If you’re as nearsighted as I am, you’ve probably fantasized about getting rid of your glasses or contacts forever. Many people choose Lasik (laser surgery to reshape the cornea), which takes care of their nearsightedness. Lasik is great if you’re in your 20s or 30s, but it does nothing to address age-related presbyopia-the condition that forces most of us to wear bifocals or trifocals in middle age and beyond.
When I was in my late 30s an ophthalmologist recommended Lasik but added, “Of course, you’ll still need to wear glasses to read or work on the computer.” I guess he wasn’t paying attention when I told him that I make my living as a writer and editor. I spend most of my waking hours reading and working on the computer. Why would I pay thousands of dollars for Lasik surgery if it meant I would still have to wear glasses most of the time?
I have never felt attractive in glasses. When you’re very nearsighted, the lenses make your eyes look smaller. I wore contact lenses from age 18 to 40, but around my late 30s I began to notice that my eyes would turn red every time I put in my contacts. My eye doctor explained that I had “thin tears” that didn’t form a good buffer between the contact lens and the surface of the eye. I decide that bloodshot eyes were even less attractive than Coke-bottle lenses, so I gave up on wearing contacts.
Then a few months before my 49th birthday I interviewed an eye surgeon for an article in a local magazine, and he told me about another option for nearsighted people in middle age and beyond: refractive lensectomy. Simply put, this procedure is cataract surgery before the insurance company will pay for it. Instead of replacing the natural crystalline lens of the eye with a monofocal lens (to correct nearsightedness or farsightedness but not both), the surgeon inserts a multifocal lens. Multifocal lenses (with trade names like ReZOOM, ReSTOR, and Crystalens), provide good vision at a variety of focusing distances.
Of course, there’s a downside. The biggest drawback of refractive lensectomy is the cost: about $4500 per eye, which is 2 to 3 times the cost of Lasik. But after 40 years of wearing corrective lenses (I got my first pair of glasses at age 9), I was eager to get rid of glasses and contact lenses forever. I wanted to rediscover the freedom of life without glasses. I divided the total cost by the number of days in 41 years (because I fully intend to live until I’m 90) and decided 60 cents a day was bargain for a spectacle-free lifestyle. As an added bonus, I would never have to deal with cataracts in old age.

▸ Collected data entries
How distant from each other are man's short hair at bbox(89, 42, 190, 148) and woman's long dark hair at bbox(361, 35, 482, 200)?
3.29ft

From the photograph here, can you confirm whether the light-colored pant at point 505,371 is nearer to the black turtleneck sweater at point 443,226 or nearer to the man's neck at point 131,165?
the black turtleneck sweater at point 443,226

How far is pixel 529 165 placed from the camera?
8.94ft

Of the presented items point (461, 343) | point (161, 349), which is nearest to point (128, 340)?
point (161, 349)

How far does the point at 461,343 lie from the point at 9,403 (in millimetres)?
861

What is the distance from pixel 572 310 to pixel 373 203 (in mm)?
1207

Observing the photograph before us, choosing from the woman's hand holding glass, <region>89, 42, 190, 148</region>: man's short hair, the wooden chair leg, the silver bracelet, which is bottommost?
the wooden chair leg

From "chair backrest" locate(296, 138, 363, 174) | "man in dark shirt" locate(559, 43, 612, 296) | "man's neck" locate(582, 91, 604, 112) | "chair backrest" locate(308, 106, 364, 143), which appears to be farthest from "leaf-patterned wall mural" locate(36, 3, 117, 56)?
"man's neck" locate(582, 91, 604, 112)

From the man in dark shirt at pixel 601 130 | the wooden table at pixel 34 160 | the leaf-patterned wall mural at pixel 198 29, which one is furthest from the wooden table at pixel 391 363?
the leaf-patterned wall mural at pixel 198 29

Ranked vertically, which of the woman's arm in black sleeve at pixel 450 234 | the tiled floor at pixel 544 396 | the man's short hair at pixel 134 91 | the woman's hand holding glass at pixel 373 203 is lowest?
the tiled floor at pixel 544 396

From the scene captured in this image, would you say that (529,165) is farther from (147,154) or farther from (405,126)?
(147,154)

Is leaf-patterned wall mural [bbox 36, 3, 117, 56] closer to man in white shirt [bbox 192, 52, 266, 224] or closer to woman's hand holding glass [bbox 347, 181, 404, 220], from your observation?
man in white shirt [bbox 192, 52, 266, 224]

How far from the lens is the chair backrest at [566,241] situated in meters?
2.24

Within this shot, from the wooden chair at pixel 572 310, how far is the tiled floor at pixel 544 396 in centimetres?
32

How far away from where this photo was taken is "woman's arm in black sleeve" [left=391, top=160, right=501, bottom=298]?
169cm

--

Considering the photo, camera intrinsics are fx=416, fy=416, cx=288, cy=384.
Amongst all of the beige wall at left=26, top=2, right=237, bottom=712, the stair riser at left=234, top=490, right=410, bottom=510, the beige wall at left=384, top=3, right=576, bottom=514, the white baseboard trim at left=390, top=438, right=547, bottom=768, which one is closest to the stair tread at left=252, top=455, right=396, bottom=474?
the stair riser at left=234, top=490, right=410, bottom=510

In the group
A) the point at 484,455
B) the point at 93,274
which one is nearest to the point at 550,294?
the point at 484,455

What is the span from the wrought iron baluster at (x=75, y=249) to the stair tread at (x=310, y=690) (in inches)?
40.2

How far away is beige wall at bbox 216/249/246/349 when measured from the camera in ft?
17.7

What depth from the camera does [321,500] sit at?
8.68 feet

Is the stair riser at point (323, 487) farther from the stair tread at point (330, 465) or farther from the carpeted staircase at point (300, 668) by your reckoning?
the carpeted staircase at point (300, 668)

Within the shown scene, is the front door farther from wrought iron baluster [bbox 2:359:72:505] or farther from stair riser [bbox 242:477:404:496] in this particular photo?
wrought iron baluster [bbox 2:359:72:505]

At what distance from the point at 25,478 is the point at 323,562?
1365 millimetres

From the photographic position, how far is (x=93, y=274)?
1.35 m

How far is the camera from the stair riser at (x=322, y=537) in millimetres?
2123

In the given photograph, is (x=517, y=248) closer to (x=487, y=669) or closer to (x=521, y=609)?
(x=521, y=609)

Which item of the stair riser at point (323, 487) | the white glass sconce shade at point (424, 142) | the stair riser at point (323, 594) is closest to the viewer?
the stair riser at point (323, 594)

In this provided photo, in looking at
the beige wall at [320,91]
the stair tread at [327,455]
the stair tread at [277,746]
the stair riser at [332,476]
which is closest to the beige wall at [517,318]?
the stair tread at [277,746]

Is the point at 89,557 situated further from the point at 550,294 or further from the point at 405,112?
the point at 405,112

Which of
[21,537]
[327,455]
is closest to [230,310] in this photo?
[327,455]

▸ Explore the material
(A) List the trade names of multifocal lenses given in the eye surgery passage above the lines.
(B) Please extend the eye surgery passage above the lines, picking up right after its final sentence.

▸ Responses by task
(A) ReZOOM, ReSTOR, Crystalens

(B)
One week before my 49th birthday I had surgery on my left eye, and two weeks later my right eye received its new ReZOOM lens. I was nervous before the first procedure but calmer the second time around because I knew what to expect. I kept a blog to preserve a detailed account of my surgery, recovery, and adjustment (see the first URL in the resource box).
Almost two years have passed since I got rid of my glasses and contacts forever, and I believe the results are well worth the expense and anxiety involved. I can drive my car and see my computer screen well enough to distinguish between a comma and a period in 9-point type, and I can read small print easily with the aid of a Verilux desk lamp or strong sunlight. Trying to read low-contrast print (yellow on a white background, for example) is hopeless, and so is reading in dim light. Threading a needle is a little tricky, but I can do it by the third try. I’m aware of a few more vitreous floaters than I noticed before the surgery, but they’re not bad enough to interfere with my quality of life. Overall, I’m completely satisfied with my new “bionic eyes” and would recommend the procedure to any nearsighted middle-aged person who wants to experience the freedom of life without glasses.